The usual approximation for arithmatic of quantities with uncorrelated uncertainties that for small(ish) uncertainties $\Delta x_i$ or measurements $x_i$ let's us write for multiplicative operation
$$
\begin{array}~
y &=& \left(\frac{x_1}{x_2}\right) \, \text{ or }\, \left(x_1 x_2\right) \\
\frac{\Delta y}{y} &=& \sqrt{ \left(\frac{\Delta x_1}{x_1}\right)^2 + \left(\frac{\Delta x_2}{x_2}\right)^2 }
\end{array}
$$
(i.e. add relative uncertainties in quadrature).
You can get this kind of result from a bastardization of the chain the rule.
Given $y = f(x_1, x_2 , \dots)$ or each input measurement $x_i$, compute $\left(\frac{\partial f(x_1, x_2 , \dots)}{\partial x_i}\right) \Delta x_i$ and add all the resulting terms in quadrature.
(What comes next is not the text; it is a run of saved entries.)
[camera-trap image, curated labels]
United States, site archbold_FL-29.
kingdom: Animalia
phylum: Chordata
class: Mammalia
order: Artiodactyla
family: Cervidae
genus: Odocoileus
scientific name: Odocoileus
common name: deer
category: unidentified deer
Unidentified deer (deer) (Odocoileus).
You have also been a little free with your nomenclature here. Call $s$ the underling signal and $n$ the random noise (this can be counting statistics or any other random process such as shot noise in the detector, but not a constant bias which must be subtracted off--our noise is assumed to have a mean of zero) with a distribution whose width is characterized by $\sigma$. A single measurement is then $m_i = s_i + n_i$, and the population has a signal to noise ration of $\frac{s}{\sigma}$.
The win from addition is that the sum of $N$ such measurements is $$ M = \sum_{i=1}^N m_i = Ns + \sqrt{N}\sigma $$ meaning that the signal to noise ratio of the sum is $\frac{Ns}{\sqrt{N}\sigma} = \sqrt{N}\left(\frac{s}{\sigma}\right)$, an improvement.